Mais Escota a refusé de financer le dispositif, car il souhaitait en contrepartie une hausse du péage. Une demande à laquelle le préfet a opposé une fin de nonrecevoir.
Faute de régulation dynamique, une limitation de vitesse à 90 km/h entre Saint-Laurent-du-Var et Cagnessur-Mer a été décidée par le préfet. Elle est entrée en vigueur en octobre 2018.
« La porte reste ouverte à Escota pour la mise en place de la régulation dynamique, avait alors expliqué le préfet, mais sans augmentation du tarif pour les usagers ni intervention de l’État. »
Et ailleurs ?
Le dispositif est déployé depuis plus d’une quinzaine d’années en France, et à l’étranger. En 2004, sur l’axe autoroutier de la vallée du Rhône (A7), la régulation dynamique de vitesse a été mise en oeuvre sur le tronçon Orange-Valence dans le sens Sud-Nord et Vienne-Orange dans le sens Nord-Sud. Sur l’A13, à l’approche de Paris, la mesure est en service depuis 2008, sur une section très chargée qui supporte un trafic périurbain (avec des pointes par jour supérieures à 110 000 véhicules). La régulation dynamique du trafic est activée aux heures de pointe du matin. « Le système analyse en permanence les données du trafic, détecte les pré-saturations et propose alors la vitesse adaptée », détaille une étude du Cerema.

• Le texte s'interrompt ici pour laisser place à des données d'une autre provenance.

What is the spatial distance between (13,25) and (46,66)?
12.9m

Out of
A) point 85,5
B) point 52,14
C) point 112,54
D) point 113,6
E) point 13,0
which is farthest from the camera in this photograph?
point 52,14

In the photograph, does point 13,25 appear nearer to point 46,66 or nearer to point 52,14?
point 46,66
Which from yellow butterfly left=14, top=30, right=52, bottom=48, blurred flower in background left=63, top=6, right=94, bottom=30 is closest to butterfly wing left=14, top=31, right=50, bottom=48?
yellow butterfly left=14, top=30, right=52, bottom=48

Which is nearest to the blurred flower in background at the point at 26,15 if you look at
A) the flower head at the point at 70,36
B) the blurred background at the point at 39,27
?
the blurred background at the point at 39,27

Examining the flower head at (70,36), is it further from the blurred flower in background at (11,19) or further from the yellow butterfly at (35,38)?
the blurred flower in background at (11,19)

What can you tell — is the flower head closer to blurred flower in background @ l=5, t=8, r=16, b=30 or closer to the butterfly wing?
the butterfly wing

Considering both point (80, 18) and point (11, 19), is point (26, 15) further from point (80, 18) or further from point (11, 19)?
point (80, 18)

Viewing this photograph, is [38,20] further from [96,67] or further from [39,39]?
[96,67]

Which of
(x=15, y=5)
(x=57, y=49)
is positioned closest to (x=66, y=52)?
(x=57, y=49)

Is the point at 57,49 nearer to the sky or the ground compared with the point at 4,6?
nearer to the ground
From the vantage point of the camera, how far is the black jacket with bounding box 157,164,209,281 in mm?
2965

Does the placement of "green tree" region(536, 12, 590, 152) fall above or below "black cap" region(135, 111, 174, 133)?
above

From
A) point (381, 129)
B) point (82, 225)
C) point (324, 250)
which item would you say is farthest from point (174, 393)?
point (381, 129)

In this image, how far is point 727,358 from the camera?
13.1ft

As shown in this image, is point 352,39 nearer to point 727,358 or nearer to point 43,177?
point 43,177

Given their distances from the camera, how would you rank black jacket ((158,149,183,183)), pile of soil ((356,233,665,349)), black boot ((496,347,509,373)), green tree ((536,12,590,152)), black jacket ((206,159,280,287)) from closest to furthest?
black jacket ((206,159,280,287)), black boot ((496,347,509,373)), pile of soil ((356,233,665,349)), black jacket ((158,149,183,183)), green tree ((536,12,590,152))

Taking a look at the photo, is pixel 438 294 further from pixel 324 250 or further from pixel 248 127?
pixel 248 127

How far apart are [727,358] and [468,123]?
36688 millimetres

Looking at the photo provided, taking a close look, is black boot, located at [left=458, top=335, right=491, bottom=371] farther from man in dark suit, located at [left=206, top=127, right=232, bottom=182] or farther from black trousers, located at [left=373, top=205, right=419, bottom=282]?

Quel est l’impact de cette gestion ? « Toutes les évaluations montrent que ça fonctionne : on retarde l’apparition du bouchon, et on en réduit l’ampleur. » A titre d’exemple, sur l’A13 : l’étendue des ralentissements a été diminuée de 40 %. A Londres, sur la M25, les temps de parcours ont été améliorés, avec un gain de 9 %. Ce système est efficace. A une condition : que la vitesse affichée soit bien respectée.